§ **Provided passage**:
Error while writing strcat() using pointers

Question

I am trying to learn C with The C programming Language by K&R. I am trying to write a the strcat() program using pointers.

char *strcat (char *s, char *t){
    char *d;
    d = s;
    while(*s++);
    s--;
    while(*s++ = *t++);
    return d;
}

int main () {
    char *name1;
    char *name2;
    name1 = "stack" ;
    name2 = "overflow";
    printf("%s %s\n", name1, name2);
    printf("strcat out : %s", strcat(name1, name2));
    return 0;
}

But I am getting the ouput as

stack overflow
Segmentation fault

Why is it not working ? Can anybody clarify the mistake here..

§ **Information shown**:
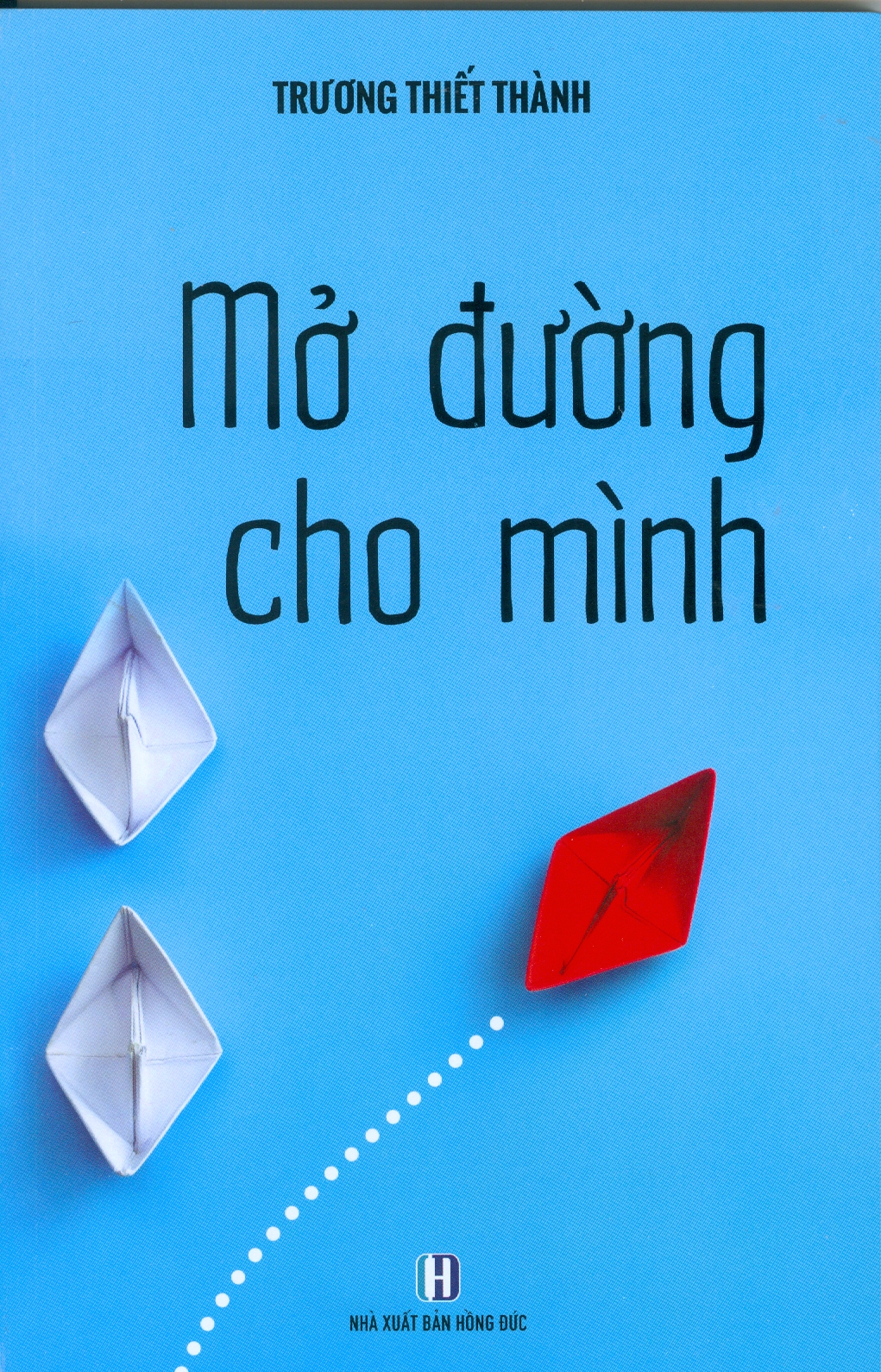 mở đường cho mình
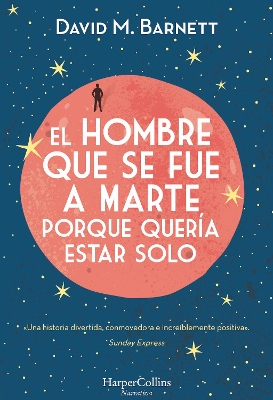 El Hombre Que Se Fue a Marte Porque Quería Estar Solo: (Calling Major Tom - Spanish Edition) book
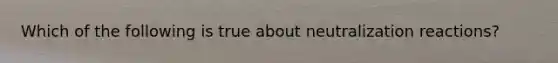 Which of the following is true about neutralization reactions?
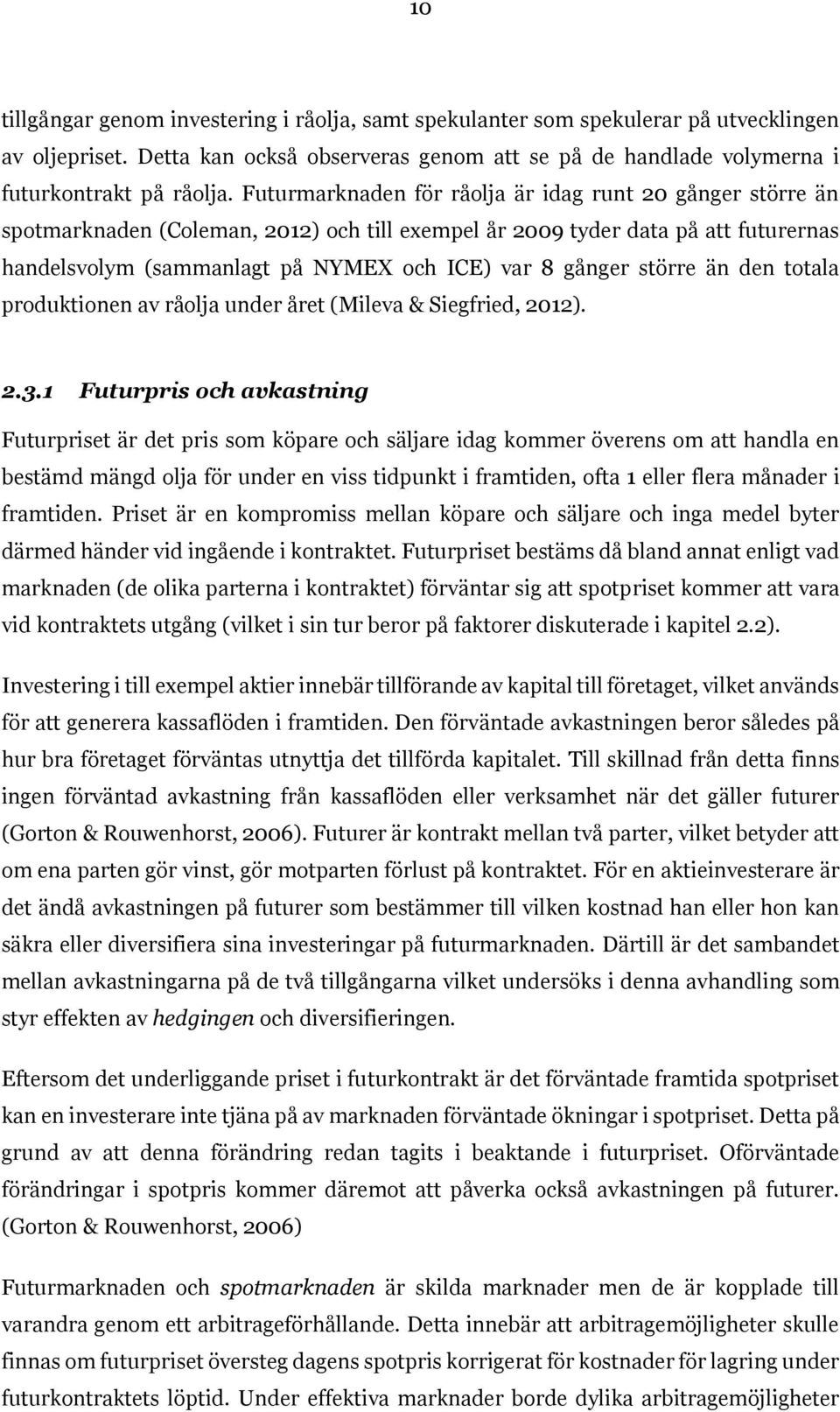 större än den totala produktionen av råolja under året (Mileva & Siegfried, 2012). 2.3.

§ **Problems to work on**:
a) Answer these about the strcat() question, one per line:
(i) Which book is the asker using to learn C?
(ii) What string is assigned to name2 in main?
(iii) What does the second line of the reported output say?
b) Output everything in the strcat() question from "Error while writing" down to "program using pointers.", unchanged.

§ **Results of the tasks**:
a)
(i) The C programming Language by K&R
(ii) "overflow"
(iii) Segmentation fault

b)
Error while writing strcat() using pointers

Question

I am trying to learn C with The C programming Language by K&R. I am trying to write a the strcat() program using pointers.